◆ Task:
Only the pictures are to be dropped; the rest of the data below is to be duplicated exactly.

◆ Given material:
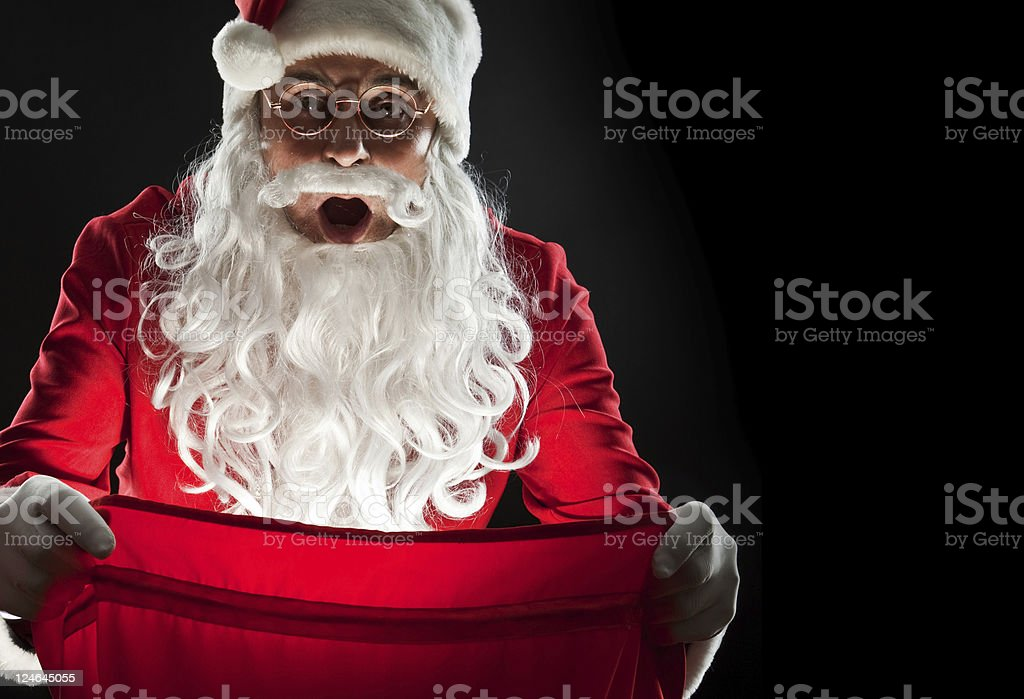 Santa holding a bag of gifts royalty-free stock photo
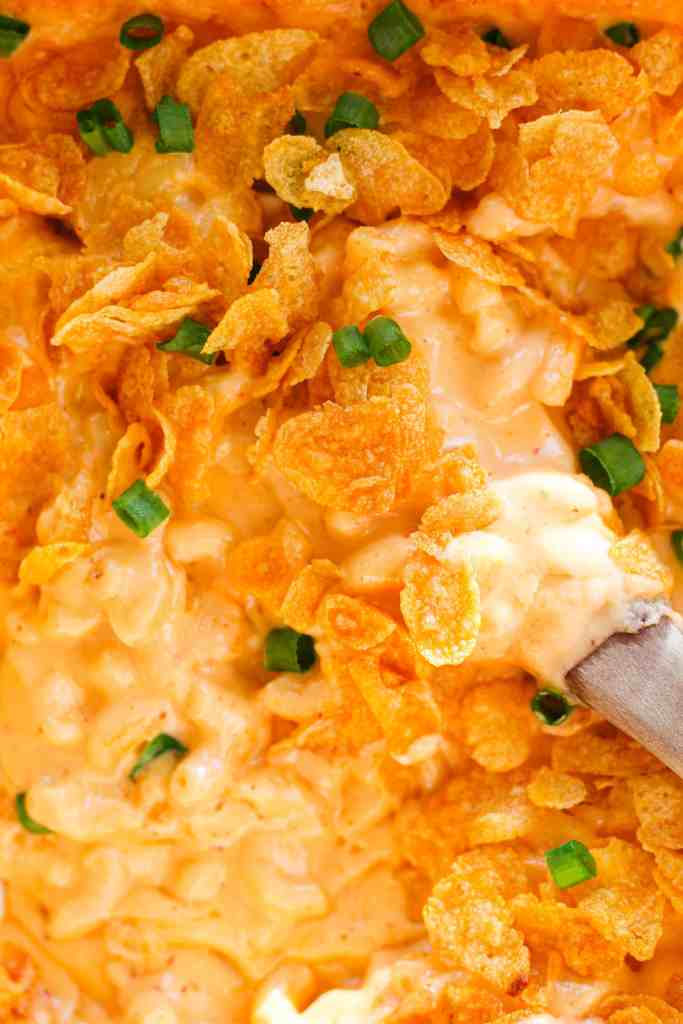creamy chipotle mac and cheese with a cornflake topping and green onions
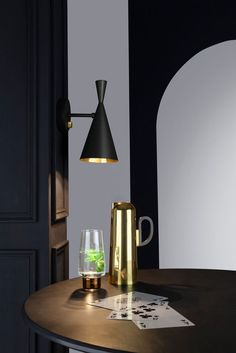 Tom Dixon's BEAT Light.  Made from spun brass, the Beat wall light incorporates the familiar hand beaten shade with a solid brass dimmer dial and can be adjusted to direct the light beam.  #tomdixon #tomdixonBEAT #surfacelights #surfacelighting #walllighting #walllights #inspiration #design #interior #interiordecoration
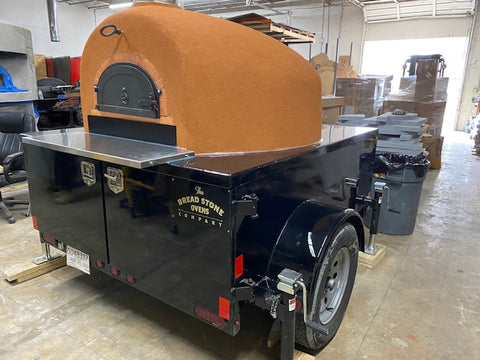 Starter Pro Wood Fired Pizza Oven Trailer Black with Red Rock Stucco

◆ Exercise answer:
 Santa holding a bag of gifts royalty-free stock photo
creamy chipotle mac and cheese with a cornflake topping and green onions
 Tom Dixon's BEAT Light.  Made from spun brass, the Beat wall light incorporates the familiar hand beaten shade with a solid brass dimmer dial and can be adjusted to direct the light beam.  #tomdixon #tomdixonBEAT #surfacelights #surfacelighting #walllighting #walllights #inspiration #design #interior #interiordecoration
 Starter Pro Wood Fired Pizza Oven Trailer Black with Red Rock Stucco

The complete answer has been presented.